Special correspondent Irina Kravtsova tells the story of four cousins from Dagestan, abused in their households, who managed to escape from Russia

On 29 October, a group of four young women who happen to be cousins ran away from home and spent several months hiding. Upon their attempt to enter Georgia, Russian border guards had detained the young women and had kept them at the border checkpoint under false pretences until their relatives, who threatened the girls with murder, arrived. Ten hours later, thanks to the public exposure of their story and the help of human rights defenders, the young women managed to leave Russia at last.

The four used to suffer physical violence in the family; their relatives demanded “religious obedience” from them. The four also suffered female genital mutilation in childhood. They were considering a runaway for a long time and made their minds when one of the sisters found out she could be married off to her own cousin. The sisters waited until the youngest of the group turned 18 and, with the help of NC SOS, escaped Dagestan on 7 August.

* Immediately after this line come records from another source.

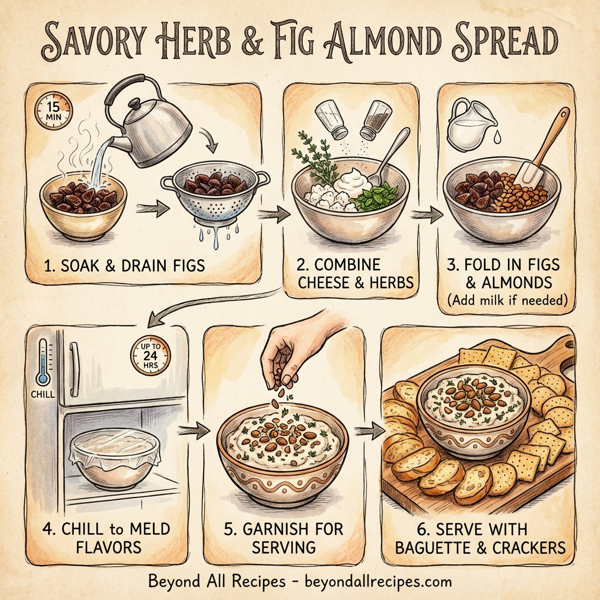 SAVORY HERB & FIG ALMOND SPREAD

15 MIN

1. SOAK & DRAIN FIGS

2. COMBINE CHEESE & HERBS

3. FOLD IN FIGS & ALMONDS
(Add milk if needed)

CHILL

UP TO 24 HRS

4. CHILL to MELD FLAVORS

5. GARNISH FOR SERVING

6. SERVE WITH BAGUETTE & CRACKERS

Beyond All Recipes - beyondallrecipes.com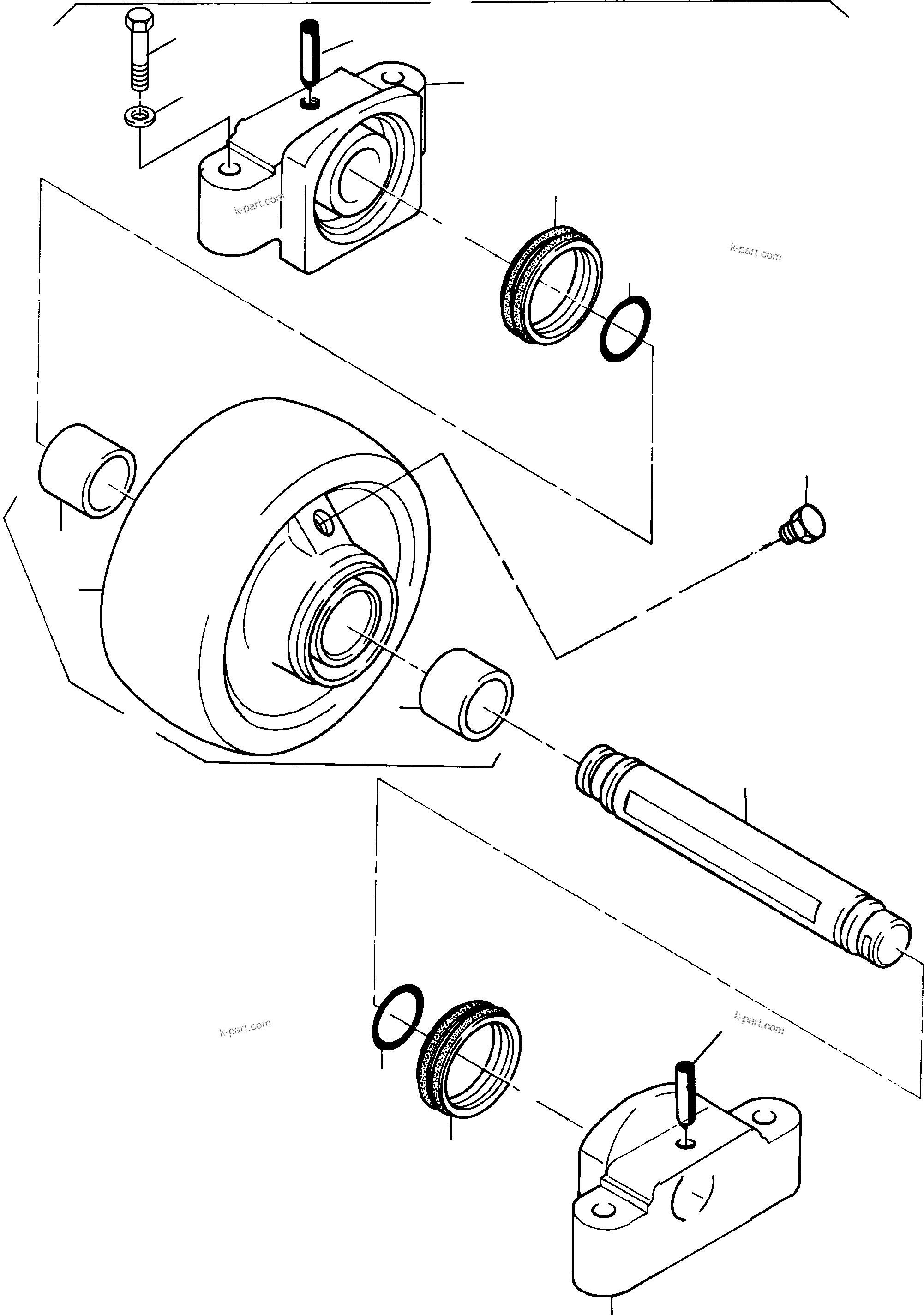 k-part.com

k-part.com

k-part.com

k-part.com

Later, the Muftiat of Dagestan published a statement by the chairman of the Kaspiysk imam council, which said that the escape of the girls was due to the influence of social networks. “Because of those phones, fathers lose their sons and mothers lose their daughters. We cannot keep track of our children, the growing youth, we do not understand what they do in those gadgets,” he said. The imam believes that the girls were “recruited on the Internet” and got inspired by the idea that they were “much higher than what they really are” and that they “should be free.”